MeToo a permis un impact très important sur des lois, des politiques et des protocoles dans de nombreux pays incluant au Canada. Depuis la dénonciation d’Anita Hill en 1991, soit il y a plus de 30 ans, ou encore par celle de Nafissatou Diallo en 2011, nous avons une conversation soutenue et inégalée sur la question des violences genrées qui n’est pas prête de s’essouffler.
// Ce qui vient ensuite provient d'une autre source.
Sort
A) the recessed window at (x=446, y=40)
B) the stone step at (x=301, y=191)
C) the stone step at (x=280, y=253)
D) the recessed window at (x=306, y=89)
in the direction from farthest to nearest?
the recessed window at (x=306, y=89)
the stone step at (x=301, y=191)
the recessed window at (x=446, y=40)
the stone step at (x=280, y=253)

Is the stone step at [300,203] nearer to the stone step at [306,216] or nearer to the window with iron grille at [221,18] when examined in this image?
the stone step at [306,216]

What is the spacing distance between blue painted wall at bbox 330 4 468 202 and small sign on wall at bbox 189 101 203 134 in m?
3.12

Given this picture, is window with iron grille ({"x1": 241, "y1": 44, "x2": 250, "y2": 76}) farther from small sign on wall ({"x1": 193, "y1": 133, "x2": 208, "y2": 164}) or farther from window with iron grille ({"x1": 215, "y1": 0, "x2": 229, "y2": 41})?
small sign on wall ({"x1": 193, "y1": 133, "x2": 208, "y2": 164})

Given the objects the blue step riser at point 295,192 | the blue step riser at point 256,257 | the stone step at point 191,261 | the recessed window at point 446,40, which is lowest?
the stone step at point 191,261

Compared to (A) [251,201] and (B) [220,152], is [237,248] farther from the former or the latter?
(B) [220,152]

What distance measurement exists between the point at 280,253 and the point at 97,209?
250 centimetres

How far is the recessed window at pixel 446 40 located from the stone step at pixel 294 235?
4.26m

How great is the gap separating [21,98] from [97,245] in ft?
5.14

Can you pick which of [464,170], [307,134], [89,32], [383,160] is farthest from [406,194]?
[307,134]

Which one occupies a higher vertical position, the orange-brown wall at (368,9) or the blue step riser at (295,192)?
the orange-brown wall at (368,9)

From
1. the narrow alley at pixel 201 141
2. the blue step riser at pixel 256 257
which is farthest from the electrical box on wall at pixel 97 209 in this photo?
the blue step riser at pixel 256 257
Cela constitue une victoire en soi.
Toutefois, à ses origines, MeToo n’a pas été pensé comme un mouvement qui était destiné à faire tomber des hommes puissants. J’y vois là même une certaine dérive d’un féminisme punitif qui opère avec la même logique carcérale que le système de justice criminelle, un système qui faillit à répondre aux besoins des personnes survivantes.
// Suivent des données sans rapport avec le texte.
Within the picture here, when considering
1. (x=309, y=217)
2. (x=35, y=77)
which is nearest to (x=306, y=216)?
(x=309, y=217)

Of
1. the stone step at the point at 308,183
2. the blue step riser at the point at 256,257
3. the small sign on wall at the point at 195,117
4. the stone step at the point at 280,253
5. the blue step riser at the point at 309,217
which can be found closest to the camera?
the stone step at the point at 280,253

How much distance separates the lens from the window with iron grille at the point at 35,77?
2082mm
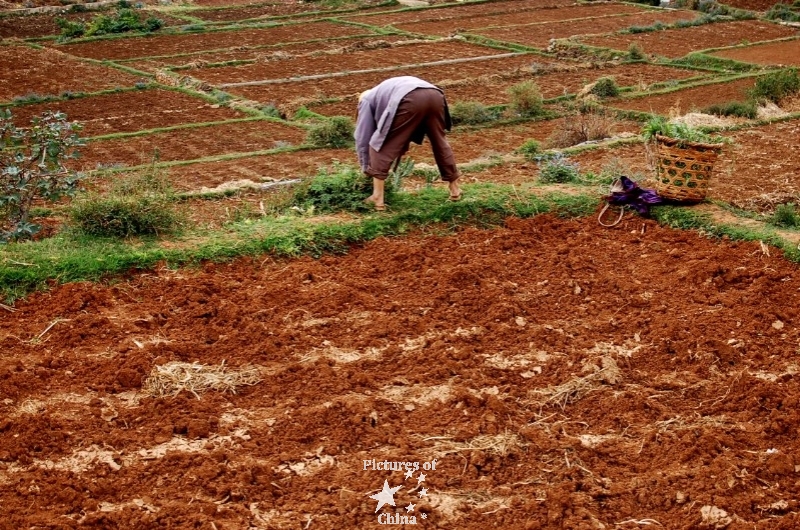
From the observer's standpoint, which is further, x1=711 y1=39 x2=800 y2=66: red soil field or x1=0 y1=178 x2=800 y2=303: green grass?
x1=711 y1=39 x2=800 y2=66: red soil field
Ainsi, ce féminisme doit se réinventer, de manière durable, sur ce que signifient la justice ainsi que la responsabilisation et l’imputabilité des auteurs de violences genrées. Cela doit comprendre l’opportunité et la possibilité de permettre à ces auteurs de violences de faire mieux, lorsque cela est possible.
Au final, le nerf de la guerre dans cette histoire est celui de la liberté d’expression des personnes survivantes. C’était un procès pour diffamation et non pour violence conjugale en soi. Rappelons qu’Heard n’a jamais nommé Depp dans sa tribune dans The Washington Post.
Ce procès devient donc un «modèle» pouvant être instrumentalisé et copié-collé dans l’ultime but de museler la parole des personnes survivantes sur ce qu’elles ont de plus cher : la reprise de pouvoir sur ce qu’elles ont vécu de pire ainsi que le respect de leur dignité.